*What to work on*.
The answer must consist of the records below, repeated exactly.

********

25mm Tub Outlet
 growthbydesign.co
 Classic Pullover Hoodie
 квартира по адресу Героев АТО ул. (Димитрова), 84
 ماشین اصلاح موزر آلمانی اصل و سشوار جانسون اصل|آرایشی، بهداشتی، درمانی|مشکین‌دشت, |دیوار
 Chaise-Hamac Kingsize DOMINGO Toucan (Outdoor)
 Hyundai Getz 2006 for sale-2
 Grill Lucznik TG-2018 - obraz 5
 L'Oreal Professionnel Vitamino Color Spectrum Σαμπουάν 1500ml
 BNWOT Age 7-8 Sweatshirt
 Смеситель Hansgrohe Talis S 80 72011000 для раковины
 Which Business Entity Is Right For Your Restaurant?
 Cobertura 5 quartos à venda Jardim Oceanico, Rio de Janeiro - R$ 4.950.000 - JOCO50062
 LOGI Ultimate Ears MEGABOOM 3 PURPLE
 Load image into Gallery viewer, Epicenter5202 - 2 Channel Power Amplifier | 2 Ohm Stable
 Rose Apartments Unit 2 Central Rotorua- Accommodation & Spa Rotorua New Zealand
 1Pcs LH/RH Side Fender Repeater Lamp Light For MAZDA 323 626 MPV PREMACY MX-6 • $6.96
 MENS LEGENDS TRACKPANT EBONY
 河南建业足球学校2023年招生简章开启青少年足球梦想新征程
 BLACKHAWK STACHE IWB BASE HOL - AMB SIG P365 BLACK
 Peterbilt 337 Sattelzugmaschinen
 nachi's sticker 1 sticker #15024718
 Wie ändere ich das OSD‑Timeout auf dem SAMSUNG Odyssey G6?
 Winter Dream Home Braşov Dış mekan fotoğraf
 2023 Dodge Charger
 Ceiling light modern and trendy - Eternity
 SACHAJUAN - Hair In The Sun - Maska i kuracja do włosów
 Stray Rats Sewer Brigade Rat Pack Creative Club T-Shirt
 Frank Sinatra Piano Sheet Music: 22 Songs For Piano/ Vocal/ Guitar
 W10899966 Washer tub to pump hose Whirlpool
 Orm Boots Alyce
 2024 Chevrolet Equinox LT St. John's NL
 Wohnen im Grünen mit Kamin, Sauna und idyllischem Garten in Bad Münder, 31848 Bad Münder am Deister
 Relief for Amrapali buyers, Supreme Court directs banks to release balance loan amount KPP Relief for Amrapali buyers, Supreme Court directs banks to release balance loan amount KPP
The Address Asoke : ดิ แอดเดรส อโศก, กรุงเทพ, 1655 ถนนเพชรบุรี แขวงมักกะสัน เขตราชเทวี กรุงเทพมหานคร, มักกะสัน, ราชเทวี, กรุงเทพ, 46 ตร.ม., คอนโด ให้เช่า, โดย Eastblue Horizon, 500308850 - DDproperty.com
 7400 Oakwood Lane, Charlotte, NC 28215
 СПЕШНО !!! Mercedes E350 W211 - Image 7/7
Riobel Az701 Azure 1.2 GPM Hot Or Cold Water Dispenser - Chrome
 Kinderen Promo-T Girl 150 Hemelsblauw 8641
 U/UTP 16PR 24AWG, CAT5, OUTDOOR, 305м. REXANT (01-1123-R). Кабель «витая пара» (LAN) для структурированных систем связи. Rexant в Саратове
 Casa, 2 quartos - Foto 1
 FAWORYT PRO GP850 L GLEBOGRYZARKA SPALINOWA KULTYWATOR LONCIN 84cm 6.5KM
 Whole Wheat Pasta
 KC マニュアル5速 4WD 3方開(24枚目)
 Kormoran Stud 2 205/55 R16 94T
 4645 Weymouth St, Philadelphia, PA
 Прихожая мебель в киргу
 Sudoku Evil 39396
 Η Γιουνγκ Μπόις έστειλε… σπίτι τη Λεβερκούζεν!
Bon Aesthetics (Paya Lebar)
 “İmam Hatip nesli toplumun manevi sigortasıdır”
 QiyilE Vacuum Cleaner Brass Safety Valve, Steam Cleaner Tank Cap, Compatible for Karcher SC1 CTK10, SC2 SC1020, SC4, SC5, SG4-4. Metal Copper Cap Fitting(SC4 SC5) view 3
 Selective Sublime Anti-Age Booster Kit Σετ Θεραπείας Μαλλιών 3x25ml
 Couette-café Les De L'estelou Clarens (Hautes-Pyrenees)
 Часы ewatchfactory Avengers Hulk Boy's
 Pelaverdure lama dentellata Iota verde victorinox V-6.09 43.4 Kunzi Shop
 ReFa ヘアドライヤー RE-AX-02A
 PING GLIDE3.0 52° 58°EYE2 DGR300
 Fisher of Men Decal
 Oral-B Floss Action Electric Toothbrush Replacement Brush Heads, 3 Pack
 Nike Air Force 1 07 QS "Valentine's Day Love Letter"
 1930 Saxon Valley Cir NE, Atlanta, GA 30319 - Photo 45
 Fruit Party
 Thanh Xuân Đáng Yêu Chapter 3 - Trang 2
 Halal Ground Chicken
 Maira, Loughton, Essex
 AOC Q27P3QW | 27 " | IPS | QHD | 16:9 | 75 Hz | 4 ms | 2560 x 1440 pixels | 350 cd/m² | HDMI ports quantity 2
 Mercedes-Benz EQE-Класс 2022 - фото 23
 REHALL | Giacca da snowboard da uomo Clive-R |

********

*Answer below*.
25mm Tub Outlet
 growthbydesign.co
 Classic Pullover Hoodie
 квартира по адресу Героев АТО ул. (Димитрова), 84
 ماشین اصلاح موزر آلمانی اصل و سشوار جانسون اصل|آرایشی، بهداشتی، درمانی|مشکین‌دشت, |دیوار
 Chaise-Hamac Kingsize DOMINGO Toucan (Outdoor)
 Hyundai Getz 2006 for sale-2
 Grill Lucznik TG-2018 - obraz 5
 L'Oreal Professionnel Vitamino Color Spectrum Σαμπουάν 1500ml
 BNWOT Age 7-8 Sweatshirt
 Смеситель Hansgrohe Talis S 80 72011000 для раковины
 Which Business Entity Is Right For Your Restaurant?
 Cobertura 5 quartos à venda Jardim Oceanico, Rio de Janeiro - R$ 4.950.000 - JOCO50062
 LOGI Ultimate Ears MEGABOOM 3 PURPLE
 Load image into Gallery viewer, Epicenter5202 - 2 Channel Power Amplifier | 2 Ohm Stable
 Rose Apartments Unit 2 Central Rotorua- Accommodation & Spa Rotorua New Zealand
 1Pcs LH/RH Side Fender Repeater Lamp Light For MAZDA 323 626 MPV PREMACY MX-6 • $6.96
 MENS LEGENDS TRACKPANT EBONY
 河南建业足球学校2023年招生简章开启青少年足球梦想新征程
 BLACKHAWK STACHE IWB BASE HOL - AMB SIG P365 BLACK
 Peterbilt 337 Sattelzugmaschinen
 nachi's sticker 1 sticker #15024718
 Wie ändere ich das OSD‑Timeout auf dem SAMSUNG Odyssey G6?
 Winter Dream Home Braşov Dış mekan fotoğraf
 2023 Dodge Charger
 Ceiling light modern and trendy - Eternity
 SACHAJUAN - Hair In The Sun - Maska i kuracja do włosów
 Stray Rats Sewer Brigade Rat Pack Creative Club T-Shirt
 Frank Sinatra Piano Sheet Music: 22 Songs For Piano/ Vocal/ Guitar
 W10899966 Washer tub to pump hose Whirlpool
 Orm Boots Alyce
 2024 Chevrolet Equinox LT St. John's NL
 Wohnen im Grünen mit Kamin, Sauna und idyllischem Garten in Bad Münder, 31848 Bad Münder am Deister
 Relief for Amrapali buyers, Supreme Court directs banks to release balance loan amount KPP Relief for Amrapali buyers, Supreme Court directs banks to release balance loan amount KPP
The Address Asoke : ดิ แอดเดรส อโศก, กรุงเทพ, 1655 ถนนเพชรบุรี แขวงมักกะสัน เขตราชเทวี กรุงเทพมหานคร, มักกะสัน, ราชเทวี, กรุงเทพ, 46 ตร.ม., คอนโด ให้เช่า, โดย Eastblue Horizon, 500308850 - DDproperty.com
 7400 Oakwood Lane, Charlotte, NC 28215
 СПЕШНО !!! Mercedes E350 W211 - Image 7/7
Riobel Az701 Azure 1.2 GPM Hot Or Cold Water Dispenser - Chrome
 Kinderen Promo-T Girl 150 Hemelsblauw 8641
 U/UTP 16PR 24AWG, CAT5, OUTDOOR, 305м. REXANT (01-1123-R). Кабель «витая пара» (LAN) для структурированных систем связи. Rexant в Саратове
 Casa, 2 quartos - Foto 1
 FAWORYT PRO GP850 L GLEBOGRYZARKA SPALINOWA KULTYWATOR LONCIN 84cm 6.5KM
 Whole Wheat Pasta
 KC マニュアル5速 4WD 3方開(24枚目)
 Kormoran Stud 2 205/55 R16 94T
 4645 Weymouth St, Philadelphia, PA
 Прихожая мебель в киргу
 Sudoku Evil 39396
 Η Γιουνγκ Μπόις έστειλε… σπίτι τη Λεβερκούζεν!
Bon Aesthetics (Paya Lebar)
 “İmam Hatip nesli toplumun manevi sigortasıdır”
 QiyilE Vacuum Cleaner Brass Safety Valve, Steam Cleaner Tank Cap, Compatible for Karcher SC1 CTK10, SC2 SC1020, SC4, SC5, SG4-4. Metal Copper Cap Fitting(SC4 SC5) view 3
 Selective Sublime Anti-Age Booster Kit Σετ Θεραπείας Μαλλιών 3x25ml
 Couette-café Les De L'estelou Clarens (Hautes-Pyrenees)
 Часы ewatchfactory Avengers Hulk Boy's
 Pelaverdure lama dentellata Iota verde victorinox V-6.09 43.4 Kunzi Shop
 ReFa ヘアドライヤー RE-AX-02A
 PING GLIDE3.0 52° 58°EYE2 DGR300
 Fisher of Men Decal
 Oral-B Floss Action Electric Toothbrush Replacement Brush Heads, 3 Pack
 Nike Air Force 1 07 QS "Valentine's Day Love Letter"
 1930 Saxon Valley Cir NE, Atlanta, GA 30319 - Photo 45
 Fruit Party
 Thanh Xuân Đáng Yêu Chapter 3 - Trang 2
 Halal Ground Chicken
 Maira, Loughton, Essex
 AOC Q27P3QW | 27 " | IPS | QHD | 16:9 | 75 Hz | 4 ms | 2560 x 1440 pixels | 350 cd/m² | HDMI ports quantity 2
 Mercedes-Benz EQE-Класс 2022 - фото 23
 REHALL | Giacca da snowboard da uomo Clive-R |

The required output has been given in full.